The novel coronavirus pandemic largely contributed to the increase, Bloomberg Government reports.
Civilian agencies’ contract spending hit a record high of $228 billion in fiscal 2020, an increase of 17% ($33.5 billion) from 2019. The surge in spending is mainly due to the novel coronavirus pandemic.
The Health and Human Services, Veterans Affairs and Energy departments drove the increase in spending, Bloomberg Government said in a report. Of the $228 billion, 26% or $59.4 billion went to small businesses, a $6.5 billion increase from fiscal 2019.

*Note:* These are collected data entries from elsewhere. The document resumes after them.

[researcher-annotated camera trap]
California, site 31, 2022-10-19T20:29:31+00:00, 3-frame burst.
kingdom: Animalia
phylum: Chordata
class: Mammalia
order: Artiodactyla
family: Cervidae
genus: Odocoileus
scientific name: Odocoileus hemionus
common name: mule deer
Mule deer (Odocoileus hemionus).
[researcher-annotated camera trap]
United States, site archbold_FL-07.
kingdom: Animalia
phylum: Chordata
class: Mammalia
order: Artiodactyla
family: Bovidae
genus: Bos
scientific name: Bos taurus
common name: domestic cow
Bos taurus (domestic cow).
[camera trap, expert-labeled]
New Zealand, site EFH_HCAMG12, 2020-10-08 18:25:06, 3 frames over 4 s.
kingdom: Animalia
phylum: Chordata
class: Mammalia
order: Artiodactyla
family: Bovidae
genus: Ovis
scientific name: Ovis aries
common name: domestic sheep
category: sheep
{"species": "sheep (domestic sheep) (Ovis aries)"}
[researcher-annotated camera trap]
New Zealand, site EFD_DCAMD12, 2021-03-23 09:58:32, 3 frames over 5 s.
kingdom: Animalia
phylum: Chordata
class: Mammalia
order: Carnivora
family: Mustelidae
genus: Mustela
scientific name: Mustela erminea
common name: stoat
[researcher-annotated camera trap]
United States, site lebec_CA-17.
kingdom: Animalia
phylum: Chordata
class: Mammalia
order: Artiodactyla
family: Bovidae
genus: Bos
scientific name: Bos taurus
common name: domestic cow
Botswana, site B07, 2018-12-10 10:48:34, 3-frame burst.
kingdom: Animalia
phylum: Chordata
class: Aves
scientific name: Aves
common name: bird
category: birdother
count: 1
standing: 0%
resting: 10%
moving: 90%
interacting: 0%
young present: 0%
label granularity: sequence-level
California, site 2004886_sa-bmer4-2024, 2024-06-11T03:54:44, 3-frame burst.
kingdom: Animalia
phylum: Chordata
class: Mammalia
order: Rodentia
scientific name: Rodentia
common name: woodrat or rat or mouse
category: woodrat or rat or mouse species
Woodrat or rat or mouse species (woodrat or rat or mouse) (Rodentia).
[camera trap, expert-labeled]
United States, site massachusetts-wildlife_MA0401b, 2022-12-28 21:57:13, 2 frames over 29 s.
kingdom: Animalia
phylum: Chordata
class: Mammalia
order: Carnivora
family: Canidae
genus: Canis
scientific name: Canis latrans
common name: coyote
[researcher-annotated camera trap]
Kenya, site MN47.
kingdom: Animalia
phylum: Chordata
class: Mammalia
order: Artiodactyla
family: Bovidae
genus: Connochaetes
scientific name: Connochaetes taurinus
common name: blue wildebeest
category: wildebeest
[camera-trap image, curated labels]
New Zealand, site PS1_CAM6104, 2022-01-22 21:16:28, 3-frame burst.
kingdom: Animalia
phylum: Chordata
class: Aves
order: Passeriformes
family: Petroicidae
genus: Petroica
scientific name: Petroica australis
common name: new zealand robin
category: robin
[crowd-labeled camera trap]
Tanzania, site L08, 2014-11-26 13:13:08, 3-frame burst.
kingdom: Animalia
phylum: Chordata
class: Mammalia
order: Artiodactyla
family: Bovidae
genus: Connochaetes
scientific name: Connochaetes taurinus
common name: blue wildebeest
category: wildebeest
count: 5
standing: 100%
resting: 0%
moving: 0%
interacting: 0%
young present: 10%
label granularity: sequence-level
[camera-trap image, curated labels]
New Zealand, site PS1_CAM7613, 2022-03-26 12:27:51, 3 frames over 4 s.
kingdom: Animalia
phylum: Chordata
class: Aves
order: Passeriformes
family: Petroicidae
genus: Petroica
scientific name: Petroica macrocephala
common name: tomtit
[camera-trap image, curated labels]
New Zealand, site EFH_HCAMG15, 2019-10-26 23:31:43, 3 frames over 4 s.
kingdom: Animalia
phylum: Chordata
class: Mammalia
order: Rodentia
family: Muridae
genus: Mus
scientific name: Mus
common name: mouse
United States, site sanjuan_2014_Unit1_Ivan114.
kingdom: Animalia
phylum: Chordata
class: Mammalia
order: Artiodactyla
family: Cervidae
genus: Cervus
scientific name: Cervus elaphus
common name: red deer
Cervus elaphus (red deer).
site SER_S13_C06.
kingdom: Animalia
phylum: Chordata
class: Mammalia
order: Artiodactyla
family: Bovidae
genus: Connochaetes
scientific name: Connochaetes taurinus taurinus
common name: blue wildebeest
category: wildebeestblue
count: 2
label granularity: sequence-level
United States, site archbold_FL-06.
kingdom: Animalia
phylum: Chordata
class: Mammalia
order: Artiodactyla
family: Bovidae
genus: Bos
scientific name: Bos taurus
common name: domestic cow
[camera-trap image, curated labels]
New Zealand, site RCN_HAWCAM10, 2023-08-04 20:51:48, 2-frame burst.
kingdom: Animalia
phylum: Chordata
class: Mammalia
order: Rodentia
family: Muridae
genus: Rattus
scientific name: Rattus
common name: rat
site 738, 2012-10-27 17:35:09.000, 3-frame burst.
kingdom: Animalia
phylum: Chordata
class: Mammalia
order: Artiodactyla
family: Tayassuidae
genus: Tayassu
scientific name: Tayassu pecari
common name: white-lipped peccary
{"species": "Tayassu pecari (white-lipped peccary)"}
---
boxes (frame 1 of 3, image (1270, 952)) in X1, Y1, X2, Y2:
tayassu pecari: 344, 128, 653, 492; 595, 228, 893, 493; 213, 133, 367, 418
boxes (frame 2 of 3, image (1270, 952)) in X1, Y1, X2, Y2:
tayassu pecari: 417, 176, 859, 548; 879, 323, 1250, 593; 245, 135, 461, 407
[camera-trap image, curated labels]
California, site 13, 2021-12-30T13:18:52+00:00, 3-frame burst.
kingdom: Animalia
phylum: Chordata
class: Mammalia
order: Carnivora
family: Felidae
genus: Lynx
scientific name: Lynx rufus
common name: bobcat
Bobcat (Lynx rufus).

“In previous years there’s been single digit jumps, so this is a huge jump compared to previous years,” Robert Levinson, senior defense analyst at Bloomberg Government, told Government Executive. He noted that there is a 90-day delay for the Defense Department’s contract spending for security purposes and there is also classified spending that will never be released.
HHS, which spent $41.2 billion in fiscal 2020 in contract obligations, accounted for 44% of the $33.5 billion in overall increased civilian contract spending. The majority of HHS’ spending was for vaccines, research, ventilators and other pandemic-related efforts. Some of these contracts, such as for a public relations campaign to “inspire hope” about the pandemic and new data reporting system, have drawn concern from Democratic lawmakers.